Dealing with the army’s medical system has been a complicated process, which Pnina believes could use improvement. Soldiers who need medical attention can only be seen by army doctors, and it can be very hard to get appointments. Although Chaim receives physical therapy from the army, Nachum and Pnina are also paying an osteopath privately. Chaim is now in a closed base helping a commander with logistics. As always, Pnina tries to stay positive. She views Chaim’s situation as better than before: The Rav from Chaim’s base lives downstairs from him and is a great source of chizuk, and his current commander is more accommodating than previous ones.

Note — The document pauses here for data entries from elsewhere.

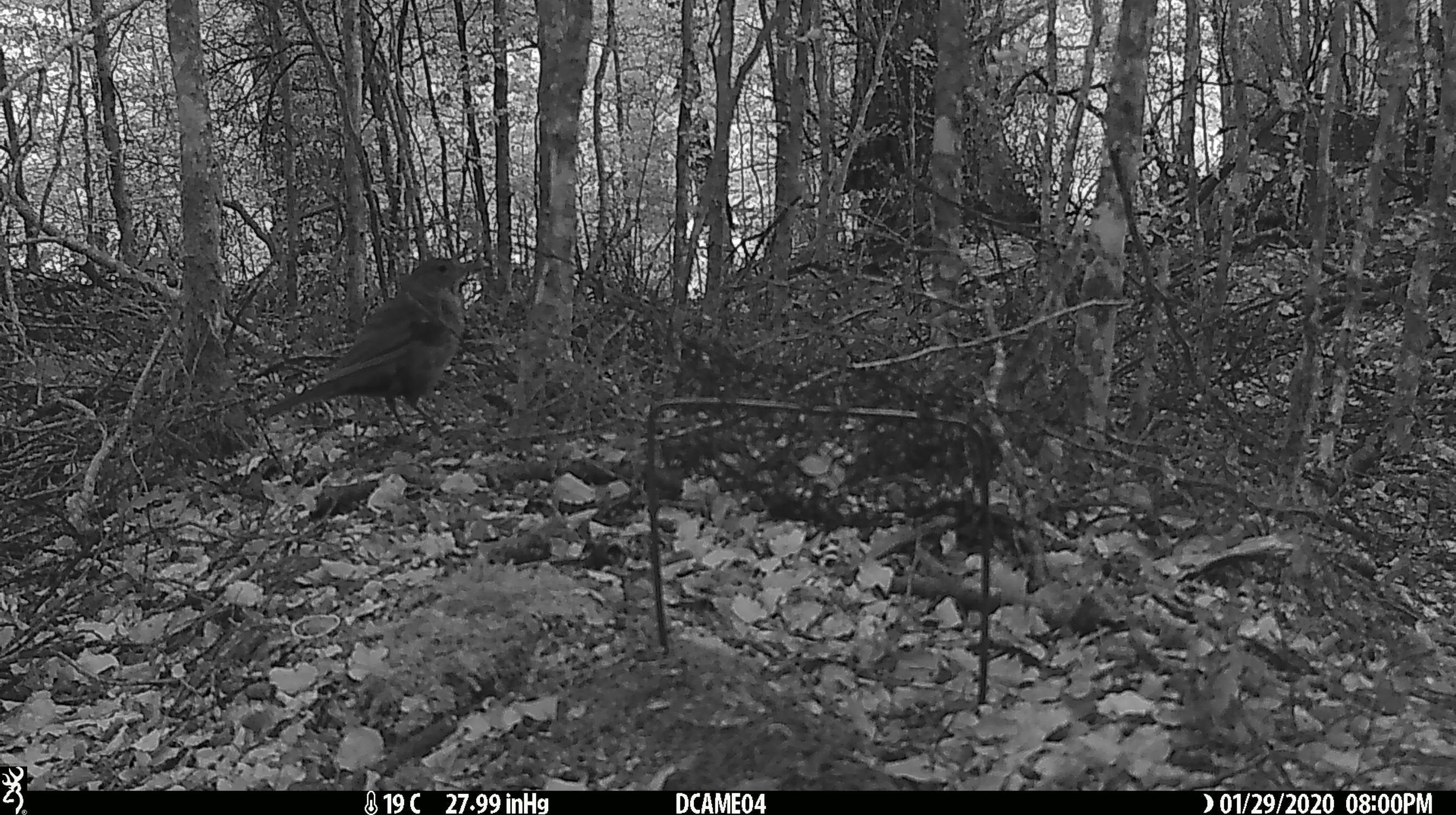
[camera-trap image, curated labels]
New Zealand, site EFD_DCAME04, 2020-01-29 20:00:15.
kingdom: Animalia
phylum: Chordata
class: Aves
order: Passeriformes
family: Turdidae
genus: Turdus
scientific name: Turdus merula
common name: eurasian blackbird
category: blackbird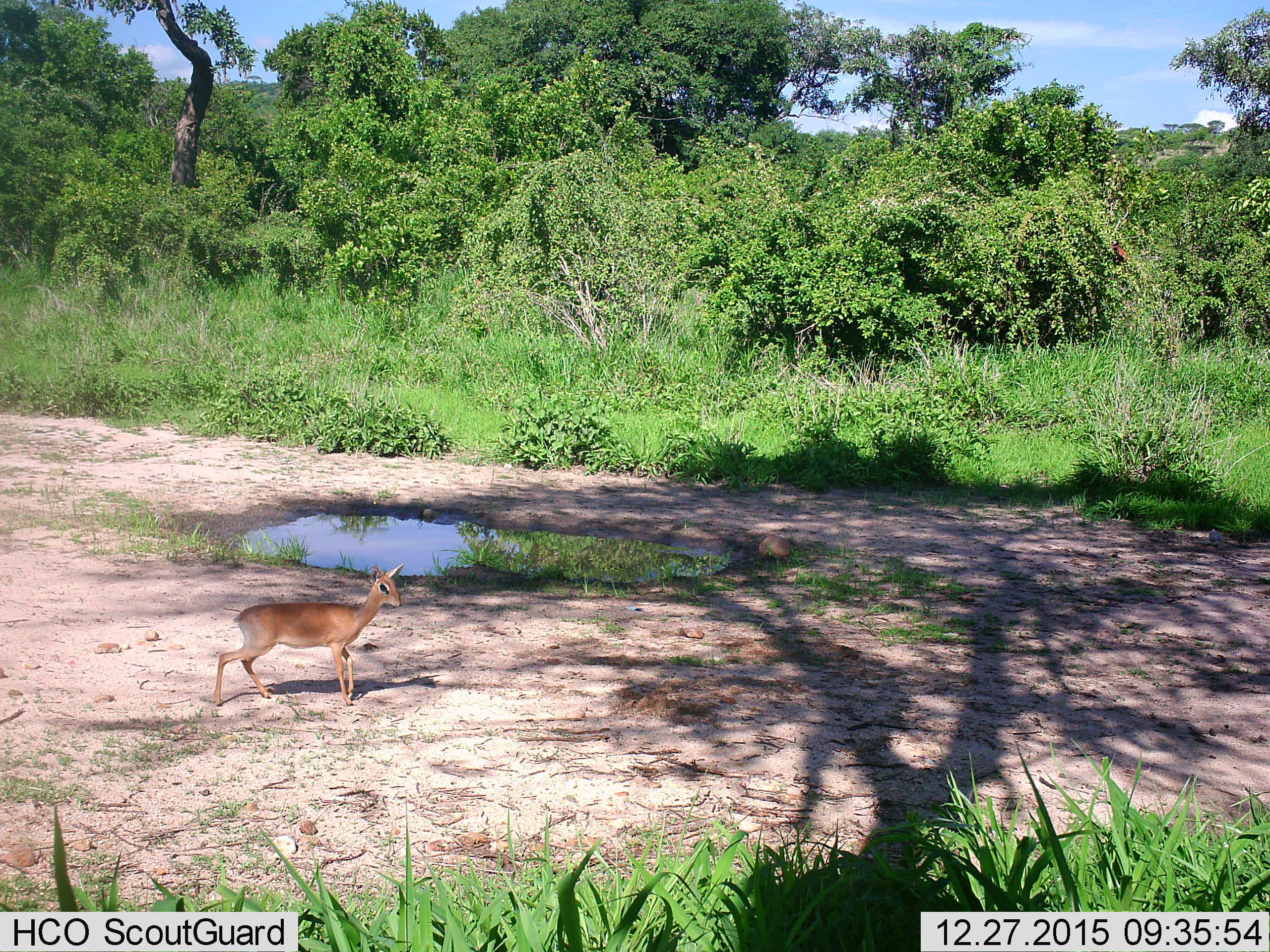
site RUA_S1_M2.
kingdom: Animalia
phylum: Chordata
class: Mammalia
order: Artiodactyla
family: Bovidae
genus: Madoqua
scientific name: Madoqua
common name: dik-dik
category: dikdik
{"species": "dikdik (dik-dik) (Madoqua)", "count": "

Pnina shares her perspective on the difficulties that they face: “I don’t believe in speaking lashon hara about Eretz Yisrael. There are challenges, but there are issues everywhere. Every kid has his own set of challenges. Do your kids stay religious here, or not? I don’t think it makes a difference where you are. Each child has to find his own way.”

She talks about the expulsion from Gush Katif, in 2005. The Eilbergs felt the tremendous loss acutely. Reva joined a family in Gush Katif to give support and accompanied them when they were forcibly evicted. Pesach’s yeshiva took a different stance; they believed that the boys’ role was to keep learning and not to take part in protests or demonstrations. “The expulsion and other political and societal events affected my kids’ attitudes and beliefs,” says Pnina.

Pnina sees much good in the Israeli educational system: “There is a lot to offer, especially if you need special education. In this country, it doesn’t compare to anywhere else in this world, especially if you want to keep your child in a religious environment.”

Pnina acknowledges that life in Eretz Yisrael is different from America in many ways, and it takes time to acclimate. She shares an example: “It took me time to get used to the different look of Shabbat clothing that my sons wear, which is khaki pants and white shirts. I finally realized that they don’t have to be less of a talmid chacham just because they are not wearing a black hat.” A personal challenge for Pnina is missing her family, who are mainly in Toronto, and she wishes she could go back more often.

There are also many aspects of Israeli life that Pnina appreciates. “When you go to a wedding here,” she says, “the joy is incomparable. You see the kids dancing; their whole heart is in it. It doesn’t matter what the food is or what the decorations looks like or what you’re wearing....” Even though Pnina paid attention to those details when they made their daughter’s wedding, they weren’t the emphasis.

When all’s said and done, Pnina is very positive about life in Eretz Yisrael and feels extremely fortunate that they have made smachot here. Their daughter celebrated her bat mitzva at Kever Rochel, and their son did his hanachas tefilin at Me’aras Hamachpeila (Cave of the Patriarchs) and his bar mitzva at the Kotel. “These are all dreams,” Pnina exclaims. “We are very, very lucky.”